Avant même le procès des fidèles de Thai Ha, le Tribunal populaire demande un supplément d'enquête, rapporte « Eglises d'Asie », l'agence des Missions étrangères de Paris (EDA).
Un coup de théâtre étonnant vient de se produire au cours des préparatifs du procès des fidèles de la paroisse de Thai Ha. Le 24 octobre 2008, le parquet populaire du district de Dông Da (Hanoï) avait dressé et rendu public l'acte d'accusation contre les huit fidèles de la paroisse de Thai Ha (1). Ceux-ci avaient été arrêtés et inculpés pour leur participation à la transformation en sanctuaire marial du terrain accaparé par le gouvernement, le 15 août dernier. L'acte d'accusation du 24 octobre ne retenait contre eux qu'un seul chef d'inculpation à savoir « troubles de l'ordre public ». Or, le 28 octobre suivant, on apprenait que le Tribunal populaire du district de Dông Da avait retourné le dossier au Parquet populaire du district, alléguant que l'acte d'accusation avait omis la mention d'un délit de « destruction de biens ».
Ce ‘jugement anticipé' porté par le tribunal avant même le procès, a grandement étonné le public vietnamien concerné par l'affaire. Selon le droit vietnamien, le tribunal ne peut juger qu'en s'appuyant sur l'acte d'accusation du parquet. Ce n'est que lors du jugement lui-même qu'il eût été possible de demander un supplément d'enquête. Certains ont aussitôt pensé à une intervention du pouvoir politique, mécontent de la « légèreté » des griefs retenus contre les fidèles qu'il considère comme impliqués dans une affaire grave.
Ce n'est d'ailleurs pas la première fois que l'inculpation change de motifs.

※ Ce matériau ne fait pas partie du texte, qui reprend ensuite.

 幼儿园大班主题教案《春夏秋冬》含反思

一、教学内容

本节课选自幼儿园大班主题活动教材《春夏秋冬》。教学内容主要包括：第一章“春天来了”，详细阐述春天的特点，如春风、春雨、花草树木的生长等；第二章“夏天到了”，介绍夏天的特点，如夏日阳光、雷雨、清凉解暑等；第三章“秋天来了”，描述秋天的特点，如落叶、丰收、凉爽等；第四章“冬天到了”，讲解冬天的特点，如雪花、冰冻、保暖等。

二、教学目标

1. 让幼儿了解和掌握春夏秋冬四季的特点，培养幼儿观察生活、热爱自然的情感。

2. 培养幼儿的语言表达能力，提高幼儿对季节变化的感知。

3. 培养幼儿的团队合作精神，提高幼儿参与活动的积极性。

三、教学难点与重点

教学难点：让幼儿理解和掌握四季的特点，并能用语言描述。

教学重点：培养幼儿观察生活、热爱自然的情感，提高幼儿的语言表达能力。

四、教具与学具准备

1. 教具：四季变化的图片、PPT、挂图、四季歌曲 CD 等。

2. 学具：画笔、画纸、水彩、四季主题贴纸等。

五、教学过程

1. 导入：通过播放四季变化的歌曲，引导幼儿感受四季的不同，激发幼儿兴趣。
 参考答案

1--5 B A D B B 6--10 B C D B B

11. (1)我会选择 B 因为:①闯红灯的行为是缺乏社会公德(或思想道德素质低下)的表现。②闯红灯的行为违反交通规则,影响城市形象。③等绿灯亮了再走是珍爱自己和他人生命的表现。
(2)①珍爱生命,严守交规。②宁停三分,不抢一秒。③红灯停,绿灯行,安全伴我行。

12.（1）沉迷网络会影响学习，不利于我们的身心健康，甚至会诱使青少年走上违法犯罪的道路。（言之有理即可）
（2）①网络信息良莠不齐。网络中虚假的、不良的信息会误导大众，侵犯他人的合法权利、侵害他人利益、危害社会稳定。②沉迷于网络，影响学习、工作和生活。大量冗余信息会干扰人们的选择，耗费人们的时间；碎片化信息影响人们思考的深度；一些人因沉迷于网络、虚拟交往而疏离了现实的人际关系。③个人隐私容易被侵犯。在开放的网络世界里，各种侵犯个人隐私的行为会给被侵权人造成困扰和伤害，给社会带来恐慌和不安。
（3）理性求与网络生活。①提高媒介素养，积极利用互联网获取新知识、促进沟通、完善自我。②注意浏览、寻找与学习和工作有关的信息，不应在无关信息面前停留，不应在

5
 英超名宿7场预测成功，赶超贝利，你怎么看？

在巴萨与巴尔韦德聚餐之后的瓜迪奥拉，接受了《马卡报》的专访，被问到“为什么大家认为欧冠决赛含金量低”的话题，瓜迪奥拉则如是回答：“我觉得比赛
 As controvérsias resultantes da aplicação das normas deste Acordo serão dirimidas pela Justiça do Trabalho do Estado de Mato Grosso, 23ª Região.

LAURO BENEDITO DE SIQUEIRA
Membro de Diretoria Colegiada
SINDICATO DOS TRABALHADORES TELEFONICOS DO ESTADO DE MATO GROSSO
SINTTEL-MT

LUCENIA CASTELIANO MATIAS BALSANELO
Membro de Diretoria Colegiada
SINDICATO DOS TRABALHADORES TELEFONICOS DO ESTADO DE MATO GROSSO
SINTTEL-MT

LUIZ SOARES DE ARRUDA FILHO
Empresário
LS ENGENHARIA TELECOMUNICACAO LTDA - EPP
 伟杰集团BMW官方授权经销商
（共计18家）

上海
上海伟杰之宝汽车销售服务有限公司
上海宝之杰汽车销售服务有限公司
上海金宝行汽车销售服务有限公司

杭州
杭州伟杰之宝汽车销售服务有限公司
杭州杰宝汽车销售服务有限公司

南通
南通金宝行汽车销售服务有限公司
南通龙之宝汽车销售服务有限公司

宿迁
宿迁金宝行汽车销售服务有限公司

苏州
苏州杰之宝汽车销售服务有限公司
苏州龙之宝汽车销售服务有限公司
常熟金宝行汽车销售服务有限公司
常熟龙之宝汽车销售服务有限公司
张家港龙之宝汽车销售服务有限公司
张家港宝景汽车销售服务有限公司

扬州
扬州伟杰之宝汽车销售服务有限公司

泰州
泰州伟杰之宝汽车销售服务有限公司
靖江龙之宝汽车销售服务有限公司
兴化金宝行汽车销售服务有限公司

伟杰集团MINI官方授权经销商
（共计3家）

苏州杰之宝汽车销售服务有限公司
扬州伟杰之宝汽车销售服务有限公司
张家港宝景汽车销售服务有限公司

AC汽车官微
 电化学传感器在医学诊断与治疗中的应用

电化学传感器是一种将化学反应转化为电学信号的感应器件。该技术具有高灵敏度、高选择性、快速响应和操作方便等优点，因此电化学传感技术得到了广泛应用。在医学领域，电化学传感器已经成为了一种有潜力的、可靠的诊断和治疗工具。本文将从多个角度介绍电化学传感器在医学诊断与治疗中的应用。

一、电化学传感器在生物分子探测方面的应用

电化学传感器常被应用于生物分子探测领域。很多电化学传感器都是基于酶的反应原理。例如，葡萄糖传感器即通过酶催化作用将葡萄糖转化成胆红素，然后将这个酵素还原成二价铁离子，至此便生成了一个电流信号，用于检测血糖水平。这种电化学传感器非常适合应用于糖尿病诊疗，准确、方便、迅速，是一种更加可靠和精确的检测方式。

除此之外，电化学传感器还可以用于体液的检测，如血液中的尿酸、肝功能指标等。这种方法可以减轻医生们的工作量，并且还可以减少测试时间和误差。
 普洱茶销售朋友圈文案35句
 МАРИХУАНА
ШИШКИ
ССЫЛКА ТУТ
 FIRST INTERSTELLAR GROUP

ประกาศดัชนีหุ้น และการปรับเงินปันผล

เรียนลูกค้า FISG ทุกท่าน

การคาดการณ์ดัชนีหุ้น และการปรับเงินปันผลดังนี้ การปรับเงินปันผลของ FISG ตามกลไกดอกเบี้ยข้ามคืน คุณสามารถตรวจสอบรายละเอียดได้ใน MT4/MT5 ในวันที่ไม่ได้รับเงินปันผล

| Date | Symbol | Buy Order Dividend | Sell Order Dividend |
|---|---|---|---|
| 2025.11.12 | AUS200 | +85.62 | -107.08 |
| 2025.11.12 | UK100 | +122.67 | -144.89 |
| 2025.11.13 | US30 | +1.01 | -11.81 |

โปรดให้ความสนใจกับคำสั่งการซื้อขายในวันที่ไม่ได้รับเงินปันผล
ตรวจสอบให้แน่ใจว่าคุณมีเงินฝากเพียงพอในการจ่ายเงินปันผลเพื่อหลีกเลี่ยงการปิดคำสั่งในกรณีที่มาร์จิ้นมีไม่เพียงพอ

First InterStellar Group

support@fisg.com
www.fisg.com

Le 28 août, quand les quatre premiers fidèles ont été arrêtés et inculpés, ils étaient accusés de « destruction de biens ». Plus tard, l'enquête de police, devant la minceur des preuves de ce délit, abandonna cette accusation pour ne retenir que les « troubles à l'ordre public ». Plus tard, entre le 5 et le 17 septembre, la police inculpa encore quatre autres fidèles pour « troubles à l'ordre public ». Le 15 octobre, la police décidait d'abandonner définitivement l'accusation de « destruction de biens publics »…
Le 20 octobre, les résultats de l'enquête policière étaient transmis au parquet, lequel faisait parvenir son acte d'accusation au Tribunal populaire le 27 octobre suivant. Selon des sources en provenance de la paroisse de Thai Ha, les huit inculpés étaient convoqués aujourd'hui, 30 octobre 2008, pour un interrogatoire supplémentaire. Par ailleurs, des proches du pouvoir politique ont confié que le procès de Thai Ha serait mené rondement dans les jours qui viennent et, sans doute, dans une grande discrétion.
Le code pénal vietnamien (1999), traitant du délit de « destruction de biens » à l'article 143, ne distingue pas entre « biens publics » et « biens privés ». Les peines sont infligées en fonction de la valeur du bien détruit et de la gravité du délit. Elles vont de six mois à 15 ans de prison. En cas de gravité extrême, ce délit peut entraîner la prison à perpétuité. Les peines prévues par l'article 245 pour « troubles à l'ordre public » varient en fonction de la gravité et des circonstances des troubles causés. Les délits les moins graves sont sanctionnés par deux ans de rééducation sans internement ou une amende ou encore trois mois à deux ans de prison. Les cas les plus graves sont punis de sept ans de prison.
(1) La photocopie des 21 pages de l'acte d'accusation a été mise en ligne par de nombreux sites et blogs de langue vietnamienne.